Focus_Cfo Franchise · 2025 FDDAnswer from 2025 FDD Document
| Provision | Section in Franchise Agreement | Summary |
|---|---|---|
| g. "Cause" defined - | Section 11.3 | You breach any provision of the Franchise Agreement or any other agreement with Focus CFO or any Focus CFO affiliate and you fail to cure the breach within thirty (30) days. You fail to meet Focus CFO's Performance Standards and such failure continues after receiving thirty (30) days' notice from Focus CFO of such failure to meet the standard, or you accumulate three (3) violations of any individual or combination of the standards, which include: (i) you must comply with Focus CFO's policies as outlined in the Playbook; (ii) you must participate in, or attend, at least 75% of the total required training sessions held by Focus CFO; |
| defaults which can be |
Source: Item 17 — Renewal, Termination, Transfer, and Dispute Resolution (FDD pages 27–32)
What This Means (2025 FDD)
According to Focus Cfo's 2025 Franchise Disclosure Document, a franchisee can accumulate up to three violations of performance standards before Focus Cfo can terminate the Franchise Agreement. Focus Cfo will provide a 30-day notice to cure the failure to meet the standards. The performance standards include compliance with Focus Cfo's policies in the Playbook, participation in at least 75% of required training sessions, adherence to the company's core values, regular collaboration with other Area Presidents and CFOs, following core processes and procedures, avoiding negligence in duty performance, and following Focus Cfo's policies and directives.

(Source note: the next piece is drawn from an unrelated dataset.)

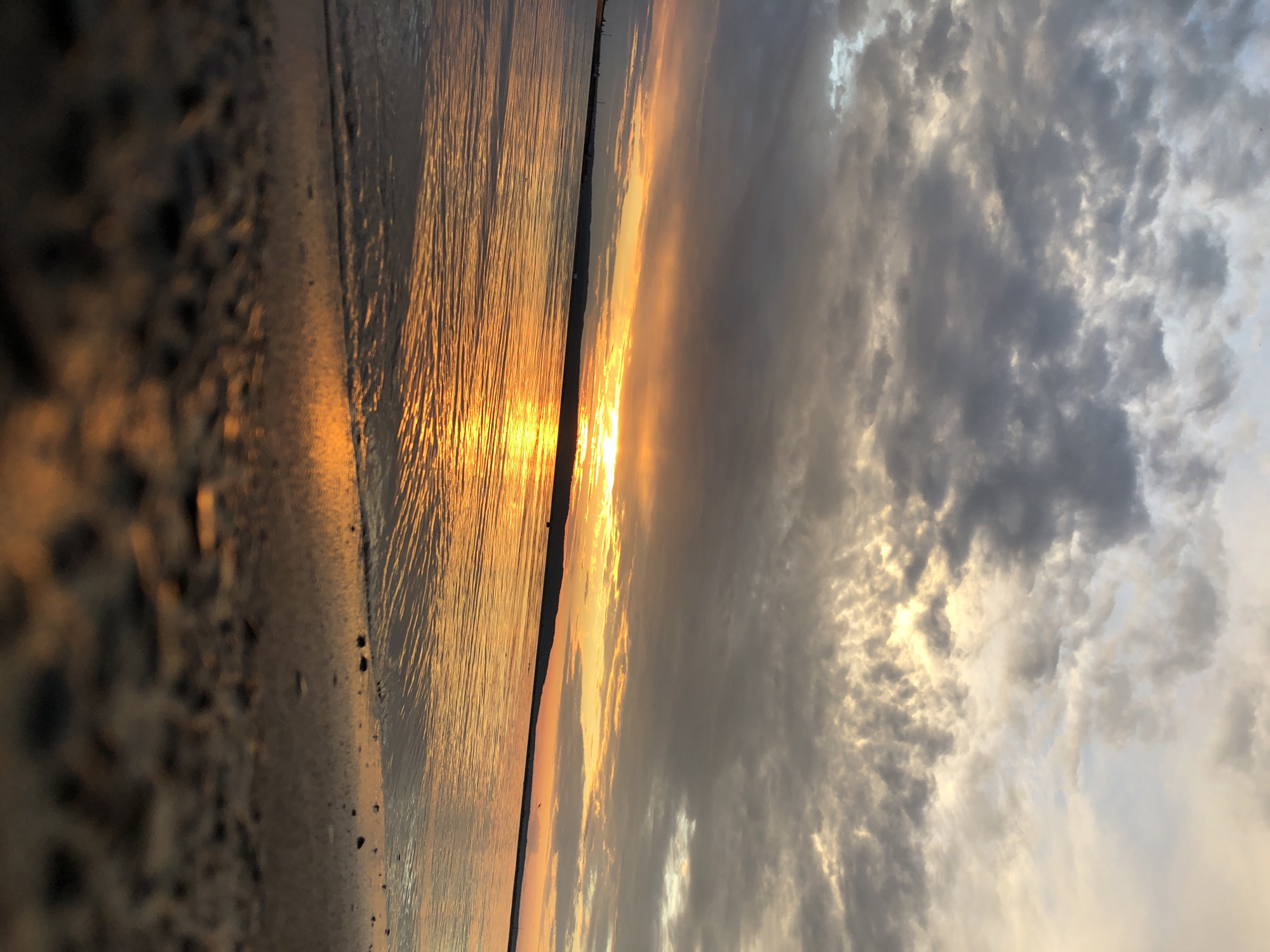 The image depicts a serene sunset over the Kama River in Chaikovsky, Russia. The sky is filled with dramatic, cloudy formations, with streaks of orange and yellow light peeking through as the sun dips below the horizon. The water reflects the vibrant colors of the sunset, creating a shimmering, golden pathway across the surface. The foreground shows a sandy beach with scattered pebbles, leading down to the gentle lapping waves. The overall scene is tranquil and picturesque, showcasing the natural beauty of the Chaikovsky landscape during twilight.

This means that if a Focus Cfo franchisee fails to meet any combination of these standards three times, even if each violation is for a different standard, Focus Cfo has grounds for termination, assuming the franchisee does not correct the issue within the 30-day cure period after receiving notice. This is a crucial point for prospective franchisees to understand, as it highlights the importance of consistently meeting the franchisor's expectations and maintaining compliance with all operational and training requirements.
It is important to note that this termination clause is related to 'curable' defaults. The FDD also lists several 'non-curable' defaults that can lead to immediate termination without prior notice or an opportunity to cure. These include events like insolvency, bankruptcy, defamation of Focus Cfo, criminal acts, or unauthorized use of Focus Cfo's trademarks or confidential information. Therefore, franchisees must be vigilant not only in meeting performance standards but also in avoiding any actions that could be considered non-curable defaults.